Infamous New Yorker and folk hero Bernhard Hugo Goetz was born on November 7, 1947, in Queens, New York. The youngest of four children, Goetz was raised largely in upstate New York. His father, a German immigrant, owned a bookbinding business and 300-acre dairy farm. At the age of 12, however, Goetz saw family life take a dramatic turn after his father was arrested on charges of molesting two 15-year-old boys. The elder Goetz pleaded guilty to disorderly conduct.
To spare him further embarrassment, Bernhard was sent to Switzerland to attend boarding school. He eventually returned to the U.S. and enrolled at New York University, where he earned a degree in electrical and nuclear engineering. By the late 1970s, Goetz owned and operated a small business that specialized in calibrating high-end electronic equipment.
Goetz thrived in a world of machines and precise calculations, but dealing with people was another story. He was dismayed at what he viewed as the crumbling social structure of New York City, and pushed hard for city officials to clean up his neighborhood. Then, in January 1981, he was attacked by three teenagers at a subway station. He was lucky to escape with just a knee injury, but two of the three assailants managed to escape. The other spent just a few hours at a police station. Goetz was furious and, before the year was out, he applied for a gun permit.
On December 22, 1984, Goetz entered an empty Manhattan train, carrying an unlicensed .38 caliber revolver. Also on the car were four teenagers: Troy Canty, Barry Allen, Darrell Cabey and James Ramseur. As witness testimony later stated, Goetz had barely taken his seat when the young men approached Goetz for $5. When Goetz refused, Canty responded, "Give me your money."
Suspecting he was being set up for another mugging, Goetz stood up and said, "You all can have it." Goetz started firing his revolver, wounding all four teens. When the train came to a stop, a startled Goetz ran out of the car and eventually fled the city, making his way to Concord, New Hampshire. Eight days after the shooting, Goetz finally turned himself into police.

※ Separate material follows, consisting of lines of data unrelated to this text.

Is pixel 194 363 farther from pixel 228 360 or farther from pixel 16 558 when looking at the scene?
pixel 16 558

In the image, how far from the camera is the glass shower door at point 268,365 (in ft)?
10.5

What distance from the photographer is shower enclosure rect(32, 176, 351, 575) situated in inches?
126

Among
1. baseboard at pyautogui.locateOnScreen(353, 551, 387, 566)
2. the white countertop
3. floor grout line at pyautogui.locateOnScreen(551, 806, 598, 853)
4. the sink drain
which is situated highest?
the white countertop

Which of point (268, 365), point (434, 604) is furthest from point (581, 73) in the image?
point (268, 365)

The New York City that Goetz returned to was a different place than the one he'd left. New Yorkers, tired of the crime that had gripped their home, vaulted Goetz to hero status. Joan Rivers sent Goetz a telegram of "love and kisses" and said she would help out with his bail money. T-shirts celebrating Goetz's actions sprang up everywhere. Goetz, who posted his own $50,000 bail, wanted none of it. At least not at first. "I'm amazed at this celebrity status," he told the New York Post.